TASKS TO COMPLETE:
1. From the passage about learning art, extract the words starting at "College was the" and ending at "really affected me.".
2. In the passage about learning art, what was Mr. Mastro's job?

TEXT EXCERPT:
===
I drew and painted throughout my youth. I had some guidance from art class teachers. I took a ceramics class at the County Center and made a small creamer that the teacher claimed I couldn’t have made at 9 years old but I did. In high school I took a painting class in a small art school and was proud that the teacher claimed I was the best student in the school. I got occasional help from my father’s friend, Mr. Mastro a photo retoucher by vocation and accomplished water colorist by avocation. I tried out to be an illustrator for the high school newspaper, but the student in charge turned me down because I didn’t draw what he called caricatures with the accent on the ric. I did manage to do the cover of the literary magazine and some illustrations senior year.

 

College was the automatic path. I majored in fine art- not a great choice in the small liberal arts school I went to, did abysmally in the academics and was asked to leave and “reconsider” after two years. I did however enjoy and benefit from the studio instructor, James Penney who was fairly successful and brought a marvelous quirkiness to class that really affected me.
===
INFORMATION SUPPLIED:
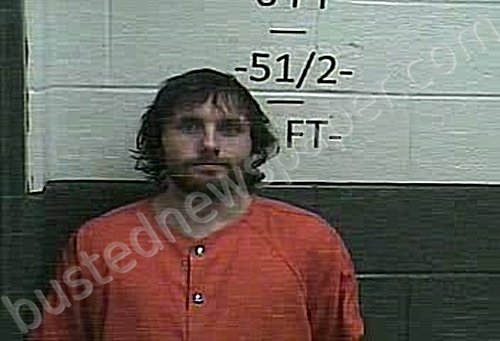 MOUSER, WILLIAM NELSON, II #, Whitley County, Kentucky - 2021-12-29 18:14:00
===
SOLUTION SET:
1.
College was the automatic path. I majored in fine art- not a great choice in the small liberal arts school I went to, did abysmally in the academics and was asked to leave and “reconsider” after two years. I did however enjoy and benefit from the studio instructor, James Penney who was fairly successful and brought a marvelous quirkiness to class that really affected me.

2. He was a photo retoucher.